• INFORMATION PROVIDED:
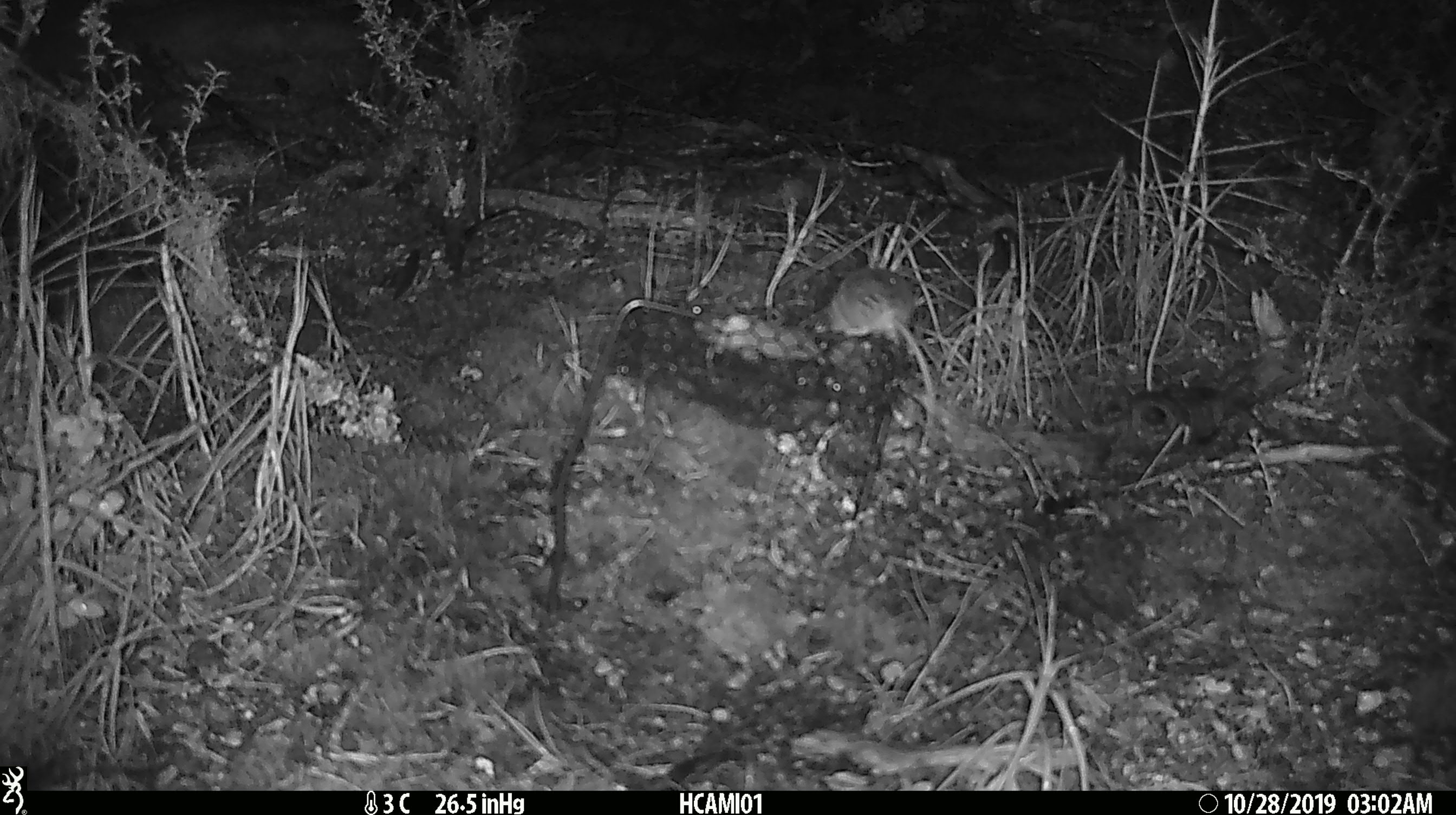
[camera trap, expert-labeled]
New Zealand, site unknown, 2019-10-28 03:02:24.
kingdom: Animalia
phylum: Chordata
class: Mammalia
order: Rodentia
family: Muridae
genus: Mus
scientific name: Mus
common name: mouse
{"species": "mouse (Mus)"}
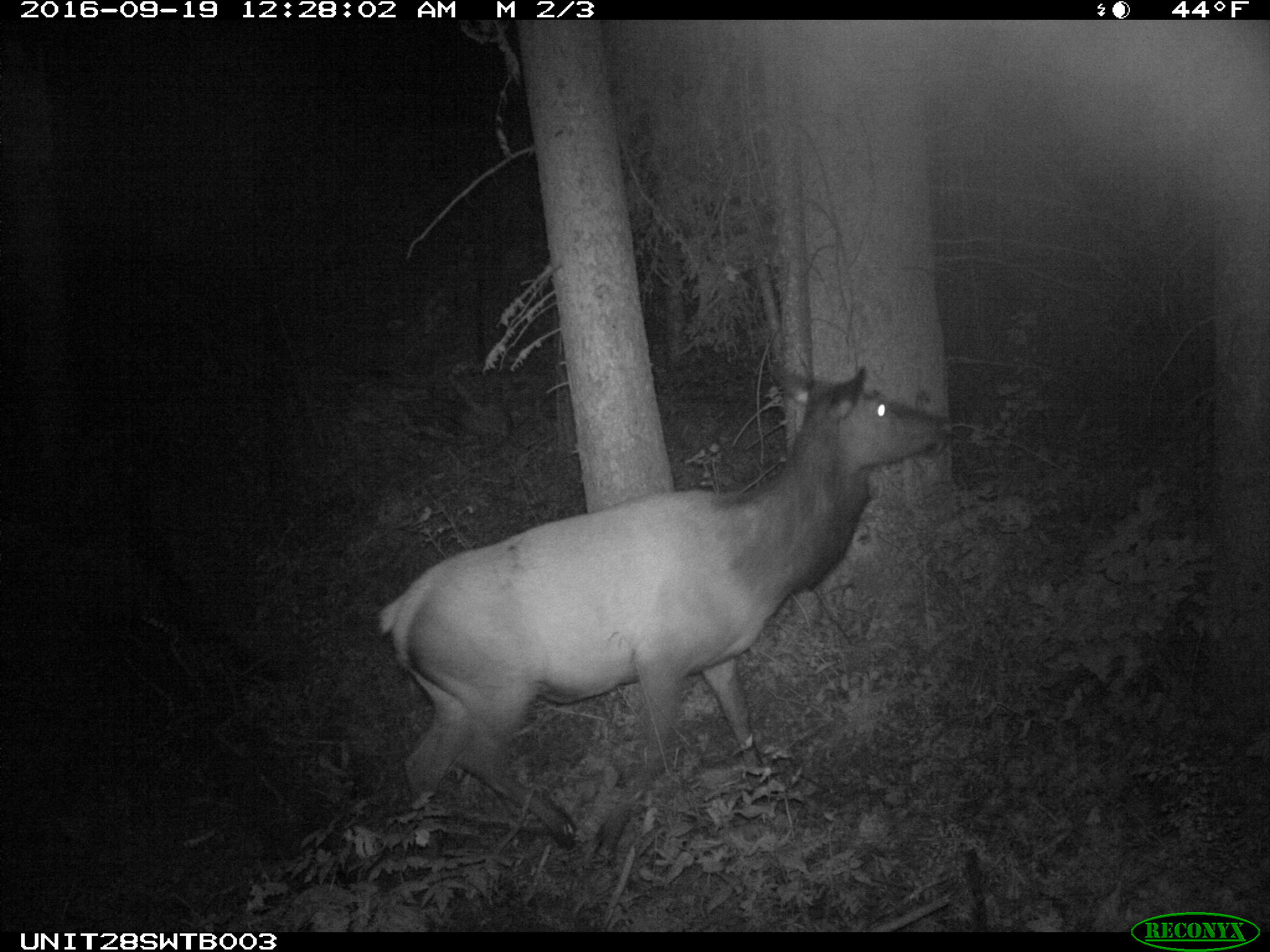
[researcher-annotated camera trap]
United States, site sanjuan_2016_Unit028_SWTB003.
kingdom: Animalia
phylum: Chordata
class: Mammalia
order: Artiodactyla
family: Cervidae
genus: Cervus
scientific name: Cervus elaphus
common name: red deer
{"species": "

• YOUR INSTRUCTIONS:
Print out the material verbatim, skipping pictures.

• PROBLEM SOLUTION:
[camera trap, expert-labeled]
New Zealand, site unknown, 2019-10-28 03:02:24.
kingdom: Animalia
phylum: Chordata
class: Mammalia
order: Rodentia
family: Muridae
genus: Mus
scientific name: Mus
common name: mouse
{"species": "mouse (Mus)"}
[researcher-annotated camera trap]
United States, site sanjuan_2016_Unit028_SWTB003.
kingdom: Animalia
phylum: Chordata
class: Mammalia
order: Artiodactyla
family: Cervidae
genus: Cervus
scientific name: Cervus elaphus
common name: red deer
{"species": "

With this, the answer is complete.